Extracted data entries

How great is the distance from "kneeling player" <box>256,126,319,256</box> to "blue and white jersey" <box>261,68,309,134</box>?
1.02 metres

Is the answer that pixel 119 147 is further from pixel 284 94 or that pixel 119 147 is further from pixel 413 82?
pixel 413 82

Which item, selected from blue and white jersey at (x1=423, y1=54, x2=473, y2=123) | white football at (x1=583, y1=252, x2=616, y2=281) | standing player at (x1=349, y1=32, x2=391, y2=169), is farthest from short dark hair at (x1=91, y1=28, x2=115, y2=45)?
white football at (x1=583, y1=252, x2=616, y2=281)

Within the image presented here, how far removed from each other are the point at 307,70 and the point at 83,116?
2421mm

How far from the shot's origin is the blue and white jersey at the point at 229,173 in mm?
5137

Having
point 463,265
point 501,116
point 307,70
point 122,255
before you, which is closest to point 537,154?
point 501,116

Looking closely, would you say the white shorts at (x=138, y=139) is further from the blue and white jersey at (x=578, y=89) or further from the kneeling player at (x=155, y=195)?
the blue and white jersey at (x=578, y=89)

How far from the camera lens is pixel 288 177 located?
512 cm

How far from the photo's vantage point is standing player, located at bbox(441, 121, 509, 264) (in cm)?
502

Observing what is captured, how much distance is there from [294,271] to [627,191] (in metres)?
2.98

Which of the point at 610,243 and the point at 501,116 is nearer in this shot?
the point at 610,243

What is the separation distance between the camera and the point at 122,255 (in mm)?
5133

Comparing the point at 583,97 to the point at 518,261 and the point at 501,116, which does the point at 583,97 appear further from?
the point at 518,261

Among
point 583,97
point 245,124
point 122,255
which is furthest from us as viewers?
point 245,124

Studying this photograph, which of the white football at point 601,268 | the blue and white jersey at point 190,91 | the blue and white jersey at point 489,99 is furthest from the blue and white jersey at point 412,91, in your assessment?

* Exercise: Quote exactly the line containing "Is the answer" and every later line through the end of the listing, and no other lines.

* Response:
Is the answer that pixel 119 147 is further from pixel 284 94 or that pixel 119 147 is further from pixel 413 82?
pixel 413 82

Which item, selected from blue and white jersey at (x1=423, y1=54, x2=473, y2=123) | white football at (x1=583, y1=252, x2=616, y2=281) | standing player at (x1=349, y1=32, x2=391, y2=169), is farthest from short dark hair at (x1=91, y1=28, x2=115, y2=45)?
white football at (x1=583, y1=252, x2=616, y2=281)

Within the image presented here, how far removed from each other are the point at 307,70 and the point at 83,116?
2421mm

How far from the shot's origin is the blue and white jersey at the point at 229,173 in mm?
5137

Having
point 463,265
point 501,116
point 307,70
point 122,255
before you, which is closest to point 537,154?
point 501,116

Looking closely, would you say the white shorts at (x=138, y=139) is further from the blue and white jersey at (x=578, y=89) or further from the kneeling player at (x=155, y=195)?
the blue and white jersey at (x=578, y=89)

How far from the camera lens is pixel 288 177 located?
512 cm

How far from the photo's vantage point is standing player, located at bbox(441, 121, 509, 264) (in cm)?
502

Observing what is captured, how much distance is there from [294,271] to [627,191] (in metres)?
2.98

Which of the point at 610,243 and the point at 501,116 is nearer in this shot?
the point at 610,243

What is the separation distance between the camera and the point at 122,255 (in mm)?
5133

Comparing the point at 583,97 to the point at 518,261 and the point at 501,116, which does the point at 583,97 appear further from?
the point at 518,261

Among
point 583,97
point 245,124
point 122,255
which is furthest from us as viewers?
point 245,124

Studying this photograph, which of the white football at point 601,268 | the blue and white jersey at point 190,91 | the blue and white jersey at point 489,99 is furthest from the blue and white jersey at point 412,91, in your assessment?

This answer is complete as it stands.